(Фрагмент страницы):

Тот факт, что Ван Гог продал всего несколько картин при жизни, стал частью его истории, как творца, недооцененного своими современниками. Но каким-то образом логический вопрос, который следует за этим, долгое время оставался без внимания: как же он стал одним из самых высоко оцененных художников всех времен?
Широко считается, что Винсент Ван Гог стал знаменитым исключительно благодаря своему брату Тео. И в какой-то мере это так. Но Тео лишь на полгода пережил Винсента. Сегодня Винсент и Тео ван Гог покоятся рядом на скромном кладбище Овер-сюр-Уаз, деревни к северу от Парижа, где Винсент покончил с собой в возрасте 37 лет. Это трогательный и подходящий образ: забытый художник похоронен рядом со своим ближайшим доверенным лицом и непоколебимым защитником.

(Записи набора данных):
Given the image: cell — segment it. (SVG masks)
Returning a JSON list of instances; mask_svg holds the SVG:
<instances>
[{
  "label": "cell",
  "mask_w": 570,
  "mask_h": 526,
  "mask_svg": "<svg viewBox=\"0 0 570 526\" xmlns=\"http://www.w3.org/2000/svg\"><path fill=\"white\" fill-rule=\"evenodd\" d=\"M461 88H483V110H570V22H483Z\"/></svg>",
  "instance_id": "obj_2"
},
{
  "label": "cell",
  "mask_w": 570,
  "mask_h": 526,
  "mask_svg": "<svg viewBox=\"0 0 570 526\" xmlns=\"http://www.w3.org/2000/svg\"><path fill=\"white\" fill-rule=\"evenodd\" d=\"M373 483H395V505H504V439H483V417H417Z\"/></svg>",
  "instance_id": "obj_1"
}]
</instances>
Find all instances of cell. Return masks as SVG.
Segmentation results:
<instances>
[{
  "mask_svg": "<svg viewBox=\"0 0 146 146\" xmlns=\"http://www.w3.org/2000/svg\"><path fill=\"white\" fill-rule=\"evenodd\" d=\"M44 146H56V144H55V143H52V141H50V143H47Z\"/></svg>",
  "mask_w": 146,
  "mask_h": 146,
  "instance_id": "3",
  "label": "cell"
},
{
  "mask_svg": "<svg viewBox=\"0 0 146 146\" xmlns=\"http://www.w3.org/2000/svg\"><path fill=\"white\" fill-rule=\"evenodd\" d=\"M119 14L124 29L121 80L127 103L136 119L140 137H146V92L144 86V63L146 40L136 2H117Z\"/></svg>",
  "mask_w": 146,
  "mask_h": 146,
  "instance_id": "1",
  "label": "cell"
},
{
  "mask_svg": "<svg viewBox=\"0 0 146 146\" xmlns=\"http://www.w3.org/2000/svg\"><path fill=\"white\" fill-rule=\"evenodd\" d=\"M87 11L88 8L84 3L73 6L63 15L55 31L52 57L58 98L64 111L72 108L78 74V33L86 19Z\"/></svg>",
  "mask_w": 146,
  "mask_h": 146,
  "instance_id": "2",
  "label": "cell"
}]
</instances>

(Что нужно сделать):
1/ Перепишите текст о Ван Гоге, начиная со слов "Тот факт, что" и заканчивая словами "и непоколебимым защитником.", и замените в нем "непоколебимым" на "преданным".
2/ Согласуются ли с текстом о Ван Гоге следующие утверждения: (a) Тео пережил Винсента на несколько лет; (b) братья ван Гог похоронены на кладбище Овер-сюр-Уаз; (c) Винсент умер в возрасте 37 лет? На каждое ответьте «да» или «нет» и приведите решающие слова текста дословно.
3/ Пожалуйста, продолжите текст о Ван Гоге с того места, на котором он заканчивается.

(Ответы по заданиям):
1/
Тот факт, что Ван Гог продал всего несколько картин при жизни, стал частью его истории, как творца, недооцененного своими современниками. Но каким-то образом логический вопрос, который следует за этим, долгое время оставался без внимания: как же он стал одним из самых высоко оцененных художников всех времен?
Широко считается, что Винсент Ван Гог стал знаменитым исключительно благодаря своему брату Тео. И в какой-то мере это так. Но Тео лишь на полгода пережил Винсента. Сегодня Винсент и Тео ван Гог покоятся рядом на скромном кладбище Овер-сюр-Уаз, деревни к северу от Парижа, где Винсент покончил с собой в возрасте 37 лет. Это трогательный и подходящий образ: забытый художник похоронен рядом со своим ближайшим доверенным лицом и преданным защитником.

2/
(a) Нет: «Но Тео лишь на полгода пережил Винсента».
(b) Да: «Сегодня Винсент и Тео ван Гог покоятся рядом на скромном кладбище Овер-сюр-Уаз».
(c) Да: «где Винсент покончил с собой в возрасте 37 лет».

3/
Так было не всегда. Тео, который умер через шесть месяцев после своего старшего брата в 1891 году, изначально был похоронен в Утрехте, в 50 милях от суровой голландской деревни, где они выросли. Посмертный переезд во Францию состоялся в 1914 году по указанию его вдовы, Йоханны Ван Гог-Бонгер, в знак ее преданности Тео и его наследию. Именно благодаря ей мир узнал такого художника как Ван Гог.
Джо Ван Гог-Бонгер в гостиной дома на Koninginneweg 77 в Амстердаме
Проще говоря, Йоханна (или Джо, как она сама себя называла) провела четверть века, проницательно и неустанно продвигая картины своего деверя. Причина, по которой роль Джо осталась неизвестной, отчасти в простой недооценке роли женщин вообще, но также и в том, что до недавнего времени ее личные дневники оставались недоступными для исследователей. Голландский историк Ханс Лейтен много сделал для продвижения наследия Джо, отчасти с помощью своей книги «Джо ван Гог-Бонгер: женщина, которая сделала Винсента знаменитым».
Джо ван Гог-Бонгер, 1889.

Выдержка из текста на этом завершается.